Advisor compensation will be an increasingly challenging issue for investment programs and advisors in the bank channel during the coming year, experts say.

There are a number of reasons for this. One is President Obama’s decision to use his executive authority to raise the salary level at which employees are exempted from eligibility for overtime payments when they work over 40 hours in a week.

That previous level was $24,000, and many bank-based advisors are paid that amount of their compensation as salary. But because, according to Fidelity Investments’ last survey of the industry, the compensation of advisors in the bank channel averages $225,000, this salary portion represents some 11% of total compensation --  with the rest coming from a grid. But when that salary component of compensation is increased to meet the new higher overtime exemption standard, salary will become a more significant part of many bank advisors’ compensation.

A second potentially challenging trend reported in a study by Kehrer Bielan Research & Consulting, shows that while overall annual compensation in the bank channel may have risen, as reported by Fidelity Investments latest survey (up 11% to $225,000 in 2014 from $200,000 in 2013), there is actually a widening divide between what top performing advisors earn and those whose AUM falls below the $600,000.

For more results from the study, go to our slideshow.
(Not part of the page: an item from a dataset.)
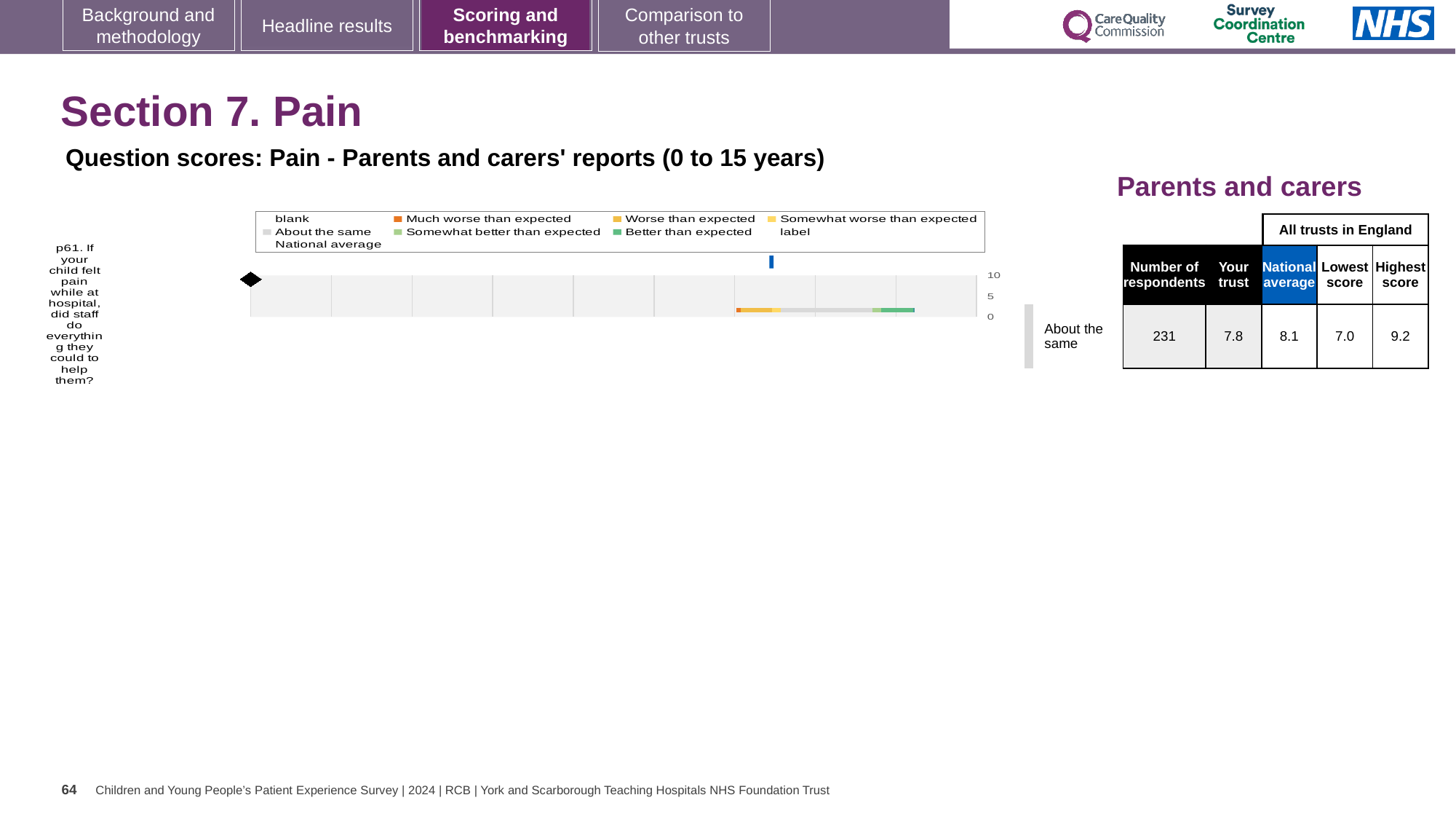
What is the national average score for the p61 pain question shown on the slide? 8.1 What is the highest score among all trusts in England for the p61 pain question? 9.2 What kind of chart is shown on the slide? bar chart Which benchmark category is the trust's score for p61 placed in, according to the label beside the chart? About the same How many survey questions are plotted in the chart? 1 What is the difference between the highest score (9.2) and the lowest score (7.0) for the p61 pain question? 2.2 What is the 'Your trust' score for the p61 pain question shown on the slide? 7.8 What is the highest tick value shown on the chart's score axis? 10 What is the lowest score among all trusts in England for the p61 pain question? 7.0 How many respondents answered the p61 pain question? 231 Which question is plotted in the chart? p61. If your child felt pain while at hospital, did staff do everything they could to help them? Which is larger for the p61 pain question: the 'Your trust' score or the national average? National average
Peter Bielan, a principal and author of the study, says it shows that “over the past four years, top advisors have been getting more compensation and lower level advisors have been getting less.” This growing divide is due to special incentives, especially for top advisors, as well as changes in grids that give top performing advisors a bigger percentage of the fees they earn from client investments, and lower performing ones a decreased percentage. The study, he says, focused on larger banks with their own broker-dealer as well as some larger institutions that had a TPM running their investment programs. But he said that competitive pressures mean the same divergence in compensation is occurring in the investment programs at smaller banks.

Bielan also notes that there is, particularly at credit unions and some smaller community banks, a small but growing trend towards putting advisors on full salary, often with some annual performance bonus. It’s a trend that may well grow if the salary component of advisors earning compensation from a draw and grid suddenly gets doubled, or if, as anticipated, the U.S. Department of Labor approves some version of a new fiduciary standard for advisors.

For more insight on advisors paid by salary, click here

Catherine Bonneau, CEO at Cetera Financial Institutions, agrees many banks are moving towards including a bigger salary component in compensation packages, and notes that a few of Cetera’s institutions have already switched advisors compensation to salary-and-performance-bonus-only.

On the widening divide in compensation between top performers and other advisors, Bielan says, “There’s no right way to compensate advisors.” Those running an investment program, he suggests, “need to know what they’re aiming for, and then to compensate advisors in a way that causes them to achieve that result. The difficulty is when you’re compensating in a way that produces results you don’t want.  Then you run into all sorts of problems.”

He says there’s a clear problem if lower-performing advisors are getting squeezed on their compensation, even as bank program managers say it is getting increasingly difficult to hire new talent. “Bank profits are getting squeezed and when they pay their top advisors more, it means they have less to offer new advisors,” he says.